**Listado proporcionado**
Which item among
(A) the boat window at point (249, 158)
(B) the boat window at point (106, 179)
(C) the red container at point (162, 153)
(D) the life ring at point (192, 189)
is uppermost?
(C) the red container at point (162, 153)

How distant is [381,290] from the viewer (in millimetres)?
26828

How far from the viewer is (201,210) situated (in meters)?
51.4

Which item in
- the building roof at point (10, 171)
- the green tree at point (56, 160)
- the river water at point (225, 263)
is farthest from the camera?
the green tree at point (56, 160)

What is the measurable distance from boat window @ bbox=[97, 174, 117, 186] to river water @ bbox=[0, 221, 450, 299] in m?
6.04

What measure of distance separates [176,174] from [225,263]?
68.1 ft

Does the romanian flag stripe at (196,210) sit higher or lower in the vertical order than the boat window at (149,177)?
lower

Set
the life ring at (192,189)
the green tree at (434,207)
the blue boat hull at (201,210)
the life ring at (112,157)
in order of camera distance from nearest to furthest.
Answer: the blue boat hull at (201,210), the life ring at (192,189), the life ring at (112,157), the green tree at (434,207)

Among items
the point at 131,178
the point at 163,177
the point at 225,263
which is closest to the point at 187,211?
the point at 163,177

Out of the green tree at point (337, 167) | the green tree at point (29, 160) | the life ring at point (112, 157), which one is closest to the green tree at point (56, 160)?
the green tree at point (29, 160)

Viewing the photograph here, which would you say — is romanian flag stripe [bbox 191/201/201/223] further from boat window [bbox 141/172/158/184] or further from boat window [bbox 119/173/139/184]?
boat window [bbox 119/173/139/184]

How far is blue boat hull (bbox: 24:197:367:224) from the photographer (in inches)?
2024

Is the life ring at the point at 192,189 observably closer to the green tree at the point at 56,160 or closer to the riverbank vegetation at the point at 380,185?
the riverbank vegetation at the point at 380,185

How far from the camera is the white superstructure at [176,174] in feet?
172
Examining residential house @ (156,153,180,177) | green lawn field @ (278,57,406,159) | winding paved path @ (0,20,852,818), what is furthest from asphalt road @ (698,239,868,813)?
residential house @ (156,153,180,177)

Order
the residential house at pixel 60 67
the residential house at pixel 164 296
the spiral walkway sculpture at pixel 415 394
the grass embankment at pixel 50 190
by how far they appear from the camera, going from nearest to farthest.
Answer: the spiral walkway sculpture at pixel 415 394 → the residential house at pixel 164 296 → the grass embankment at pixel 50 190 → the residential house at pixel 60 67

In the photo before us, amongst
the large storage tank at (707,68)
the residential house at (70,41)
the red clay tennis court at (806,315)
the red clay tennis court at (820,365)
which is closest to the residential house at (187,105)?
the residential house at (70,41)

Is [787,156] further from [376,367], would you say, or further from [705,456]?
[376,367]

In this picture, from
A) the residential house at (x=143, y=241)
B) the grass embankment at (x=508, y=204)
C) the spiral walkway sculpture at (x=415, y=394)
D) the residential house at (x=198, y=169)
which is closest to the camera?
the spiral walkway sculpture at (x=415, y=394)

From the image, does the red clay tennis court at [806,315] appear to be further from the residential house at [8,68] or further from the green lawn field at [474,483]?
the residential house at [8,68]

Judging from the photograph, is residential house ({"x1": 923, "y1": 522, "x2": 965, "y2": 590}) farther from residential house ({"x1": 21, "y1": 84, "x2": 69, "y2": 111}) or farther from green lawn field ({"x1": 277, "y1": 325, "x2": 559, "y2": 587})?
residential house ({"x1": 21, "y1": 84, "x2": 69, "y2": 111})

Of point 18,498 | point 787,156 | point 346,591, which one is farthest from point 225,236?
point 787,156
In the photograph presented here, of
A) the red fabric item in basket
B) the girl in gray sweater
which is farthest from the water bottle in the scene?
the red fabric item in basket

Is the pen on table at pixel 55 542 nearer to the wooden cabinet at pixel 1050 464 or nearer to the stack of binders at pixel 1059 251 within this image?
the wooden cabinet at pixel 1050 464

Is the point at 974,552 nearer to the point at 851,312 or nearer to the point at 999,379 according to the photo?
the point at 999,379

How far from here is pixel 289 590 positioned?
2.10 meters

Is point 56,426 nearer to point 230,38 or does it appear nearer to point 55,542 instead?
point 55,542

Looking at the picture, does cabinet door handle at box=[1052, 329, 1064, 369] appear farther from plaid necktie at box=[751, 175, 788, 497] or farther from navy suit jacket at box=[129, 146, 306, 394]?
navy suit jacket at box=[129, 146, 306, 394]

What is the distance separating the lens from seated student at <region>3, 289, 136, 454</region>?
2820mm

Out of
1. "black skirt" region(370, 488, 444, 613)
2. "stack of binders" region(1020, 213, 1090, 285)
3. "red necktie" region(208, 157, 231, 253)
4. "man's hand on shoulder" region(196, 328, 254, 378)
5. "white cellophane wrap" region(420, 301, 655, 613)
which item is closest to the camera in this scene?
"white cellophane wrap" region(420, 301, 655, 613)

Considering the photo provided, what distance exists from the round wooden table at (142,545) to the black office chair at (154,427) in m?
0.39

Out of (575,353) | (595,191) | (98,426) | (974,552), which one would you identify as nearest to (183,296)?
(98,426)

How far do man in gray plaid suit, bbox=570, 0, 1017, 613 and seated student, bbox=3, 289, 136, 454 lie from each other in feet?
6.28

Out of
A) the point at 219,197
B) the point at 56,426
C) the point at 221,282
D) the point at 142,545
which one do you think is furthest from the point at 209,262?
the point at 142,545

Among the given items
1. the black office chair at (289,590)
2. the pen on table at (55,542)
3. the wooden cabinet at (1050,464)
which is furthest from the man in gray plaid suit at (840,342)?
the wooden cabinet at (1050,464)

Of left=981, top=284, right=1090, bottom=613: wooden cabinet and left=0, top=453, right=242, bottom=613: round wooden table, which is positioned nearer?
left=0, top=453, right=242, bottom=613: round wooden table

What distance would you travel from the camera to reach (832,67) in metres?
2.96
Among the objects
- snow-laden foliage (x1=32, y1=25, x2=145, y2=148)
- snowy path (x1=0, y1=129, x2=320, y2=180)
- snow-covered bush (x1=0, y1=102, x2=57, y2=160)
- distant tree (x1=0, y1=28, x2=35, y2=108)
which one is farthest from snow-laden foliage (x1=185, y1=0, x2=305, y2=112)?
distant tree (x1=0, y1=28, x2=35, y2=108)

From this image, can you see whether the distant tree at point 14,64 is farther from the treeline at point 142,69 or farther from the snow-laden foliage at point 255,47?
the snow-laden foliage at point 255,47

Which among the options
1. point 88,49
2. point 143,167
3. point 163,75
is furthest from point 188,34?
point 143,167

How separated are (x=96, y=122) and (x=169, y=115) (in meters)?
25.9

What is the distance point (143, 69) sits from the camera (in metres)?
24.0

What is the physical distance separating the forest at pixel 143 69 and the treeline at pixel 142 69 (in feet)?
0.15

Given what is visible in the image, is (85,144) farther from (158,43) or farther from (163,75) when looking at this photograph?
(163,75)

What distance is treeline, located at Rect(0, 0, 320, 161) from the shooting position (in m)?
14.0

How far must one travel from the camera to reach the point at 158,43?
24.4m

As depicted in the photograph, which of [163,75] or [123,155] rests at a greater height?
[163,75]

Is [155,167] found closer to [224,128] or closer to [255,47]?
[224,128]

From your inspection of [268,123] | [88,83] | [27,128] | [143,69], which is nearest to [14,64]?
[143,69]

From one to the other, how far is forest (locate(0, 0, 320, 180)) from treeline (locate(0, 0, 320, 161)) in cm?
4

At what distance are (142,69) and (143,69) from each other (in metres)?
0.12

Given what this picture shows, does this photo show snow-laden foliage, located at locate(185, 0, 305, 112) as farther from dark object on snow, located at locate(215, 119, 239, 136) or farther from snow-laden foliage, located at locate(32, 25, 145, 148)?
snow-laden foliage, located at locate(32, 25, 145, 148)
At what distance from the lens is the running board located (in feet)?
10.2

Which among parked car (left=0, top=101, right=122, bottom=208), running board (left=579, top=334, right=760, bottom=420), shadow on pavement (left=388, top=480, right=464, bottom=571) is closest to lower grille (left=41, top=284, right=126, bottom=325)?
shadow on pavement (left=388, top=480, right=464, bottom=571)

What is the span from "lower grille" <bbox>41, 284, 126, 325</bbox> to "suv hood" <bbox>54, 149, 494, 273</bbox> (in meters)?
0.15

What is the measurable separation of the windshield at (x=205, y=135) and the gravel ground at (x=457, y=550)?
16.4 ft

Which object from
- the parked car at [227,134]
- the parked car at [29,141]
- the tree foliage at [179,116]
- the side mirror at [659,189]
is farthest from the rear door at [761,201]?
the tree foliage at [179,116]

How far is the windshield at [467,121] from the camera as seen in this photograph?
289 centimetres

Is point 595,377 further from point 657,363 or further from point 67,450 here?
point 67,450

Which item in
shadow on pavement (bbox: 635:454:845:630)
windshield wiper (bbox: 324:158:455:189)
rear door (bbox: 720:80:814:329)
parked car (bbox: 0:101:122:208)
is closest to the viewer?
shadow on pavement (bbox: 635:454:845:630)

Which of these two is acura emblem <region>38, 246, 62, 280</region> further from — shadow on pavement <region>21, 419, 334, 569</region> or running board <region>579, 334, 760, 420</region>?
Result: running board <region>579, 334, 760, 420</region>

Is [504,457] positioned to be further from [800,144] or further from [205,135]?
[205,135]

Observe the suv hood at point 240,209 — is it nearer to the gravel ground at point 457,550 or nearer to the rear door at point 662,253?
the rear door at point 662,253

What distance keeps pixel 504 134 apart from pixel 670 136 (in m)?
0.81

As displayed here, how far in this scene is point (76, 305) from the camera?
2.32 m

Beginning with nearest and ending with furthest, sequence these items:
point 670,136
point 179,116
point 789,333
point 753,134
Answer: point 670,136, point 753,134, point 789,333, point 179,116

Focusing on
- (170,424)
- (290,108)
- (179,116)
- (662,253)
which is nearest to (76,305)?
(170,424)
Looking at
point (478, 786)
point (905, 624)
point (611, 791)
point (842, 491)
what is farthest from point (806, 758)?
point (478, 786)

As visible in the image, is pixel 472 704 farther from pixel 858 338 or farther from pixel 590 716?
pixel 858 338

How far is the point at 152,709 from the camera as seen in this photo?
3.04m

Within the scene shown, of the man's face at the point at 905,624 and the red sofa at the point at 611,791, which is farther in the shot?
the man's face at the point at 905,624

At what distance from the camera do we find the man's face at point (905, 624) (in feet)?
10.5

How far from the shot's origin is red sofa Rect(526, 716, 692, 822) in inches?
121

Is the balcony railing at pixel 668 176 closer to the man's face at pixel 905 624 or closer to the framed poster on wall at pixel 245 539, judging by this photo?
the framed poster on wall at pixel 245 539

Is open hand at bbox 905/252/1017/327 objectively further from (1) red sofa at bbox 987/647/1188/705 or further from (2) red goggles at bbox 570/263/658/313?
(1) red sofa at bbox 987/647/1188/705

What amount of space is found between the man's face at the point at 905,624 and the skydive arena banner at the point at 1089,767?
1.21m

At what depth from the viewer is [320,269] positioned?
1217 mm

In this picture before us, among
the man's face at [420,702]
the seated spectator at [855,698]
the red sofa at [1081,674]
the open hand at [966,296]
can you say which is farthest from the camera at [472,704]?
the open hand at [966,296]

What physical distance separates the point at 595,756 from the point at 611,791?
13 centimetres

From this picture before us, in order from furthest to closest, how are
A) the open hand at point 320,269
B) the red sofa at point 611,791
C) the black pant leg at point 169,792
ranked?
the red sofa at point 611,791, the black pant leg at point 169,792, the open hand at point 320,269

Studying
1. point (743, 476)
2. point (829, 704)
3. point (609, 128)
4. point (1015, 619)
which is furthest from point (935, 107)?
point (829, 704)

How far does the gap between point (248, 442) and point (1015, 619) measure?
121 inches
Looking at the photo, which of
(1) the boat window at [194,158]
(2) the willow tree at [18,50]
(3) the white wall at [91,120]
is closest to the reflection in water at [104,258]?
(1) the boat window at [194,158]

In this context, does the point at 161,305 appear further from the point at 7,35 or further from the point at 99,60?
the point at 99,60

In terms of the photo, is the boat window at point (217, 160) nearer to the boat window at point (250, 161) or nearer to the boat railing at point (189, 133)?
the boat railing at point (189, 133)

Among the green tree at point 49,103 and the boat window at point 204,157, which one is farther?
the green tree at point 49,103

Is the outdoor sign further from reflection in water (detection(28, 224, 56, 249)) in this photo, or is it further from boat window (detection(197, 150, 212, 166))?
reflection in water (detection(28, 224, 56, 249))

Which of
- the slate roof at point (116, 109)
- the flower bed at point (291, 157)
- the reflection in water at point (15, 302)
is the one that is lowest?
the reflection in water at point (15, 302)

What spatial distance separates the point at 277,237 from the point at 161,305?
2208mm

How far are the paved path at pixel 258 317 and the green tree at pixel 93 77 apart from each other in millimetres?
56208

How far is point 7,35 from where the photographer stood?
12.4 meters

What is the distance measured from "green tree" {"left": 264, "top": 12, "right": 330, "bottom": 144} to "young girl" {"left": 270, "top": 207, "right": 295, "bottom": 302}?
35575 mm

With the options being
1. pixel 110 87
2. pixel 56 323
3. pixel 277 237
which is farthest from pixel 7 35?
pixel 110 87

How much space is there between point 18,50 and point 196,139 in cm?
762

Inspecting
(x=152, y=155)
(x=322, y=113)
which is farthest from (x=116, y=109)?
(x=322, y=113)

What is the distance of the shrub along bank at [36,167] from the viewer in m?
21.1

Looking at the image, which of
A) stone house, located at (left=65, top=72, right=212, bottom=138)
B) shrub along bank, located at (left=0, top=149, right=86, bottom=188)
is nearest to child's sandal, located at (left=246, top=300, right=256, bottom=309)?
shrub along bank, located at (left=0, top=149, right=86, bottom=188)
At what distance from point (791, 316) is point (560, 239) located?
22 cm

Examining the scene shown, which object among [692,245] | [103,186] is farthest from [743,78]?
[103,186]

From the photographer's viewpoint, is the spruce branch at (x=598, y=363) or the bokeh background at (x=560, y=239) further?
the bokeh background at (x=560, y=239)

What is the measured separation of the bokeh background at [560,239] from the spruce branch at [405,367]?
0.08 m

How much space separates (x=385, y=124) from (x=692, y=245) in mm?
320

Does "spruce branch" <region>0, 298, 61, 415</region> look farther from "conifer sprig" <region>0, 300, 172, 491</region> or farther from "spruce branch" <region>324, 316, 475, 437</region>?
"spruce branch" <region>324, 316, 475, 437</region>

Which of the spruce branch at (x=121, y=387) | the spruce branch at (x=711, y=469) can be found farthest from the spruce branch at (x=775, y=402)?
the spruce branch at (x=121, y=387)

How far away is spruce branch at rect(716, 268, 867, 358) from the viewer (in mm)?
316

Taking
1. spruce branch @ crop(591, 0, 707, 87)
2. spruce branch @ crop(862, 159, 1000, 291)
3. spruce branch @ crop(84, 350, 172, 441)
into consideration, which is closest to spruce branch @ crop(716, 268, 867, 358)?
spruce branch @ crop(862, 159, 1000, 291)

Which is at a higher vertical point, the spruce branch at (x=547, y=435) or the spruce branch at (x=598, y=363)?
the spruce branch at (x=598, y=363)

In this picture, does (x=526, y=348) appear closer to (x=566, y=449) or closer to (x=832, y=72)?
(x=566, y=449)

**Lo solicitado**
Convierta en un CSV de dos columnas, «texto» y «respuesta», todo el listado desde su comienzo hasta la línea que contiene "Answer: the blue", ambos extremos incluidos. Cada par de texto y respuesta debe ocupar una fila, con cada valor en un único campo entre comillas y los saltos de línea sustituidos por espacios.

**Solución propuesta**
texto,respuesta
"Which item among (A) the boat window at point (249, 158) (B) the boat window at point (106, 179) (C) the red container at point (162, 153) (D) the life ring at point (192, 189) is uppermost?","(C) the red container at point (162, 153)"
"How distant is [381,290] from the viewer (in millimetres)?","26828"
"How far from the viewer is (201,210) situated (in meters)?","51.4"
"Which item in - the building roof at point (10, 171) - the green tree at point (56, 160) - the river water at point (225, 263) is farthest from the camera?","the green tree at point (56, 160)"
"What is the measurable distance from boat window @ bbox=[97, 174, 117, 186] to river water @ bbox=[0, 221, 450, 299] in m?","6.04"
"What measure of distance separates [176,174] from [225,263]?","68.1 ft"
"Does the romanian flag stripe at (196,210) sit higher or lower in the vertical order than the boat window at (149,177)?","lower"
"Set the life ring at (192,189) the green tree at (434,207) the blue boat hull at (201,210) the life ring at (112,157) in order of camera distance from nearest to furthest. Answer:","the blue boat hull at (201,210), the life ring at (192,189), the life ring at (112,157), the green tree at (434,207)"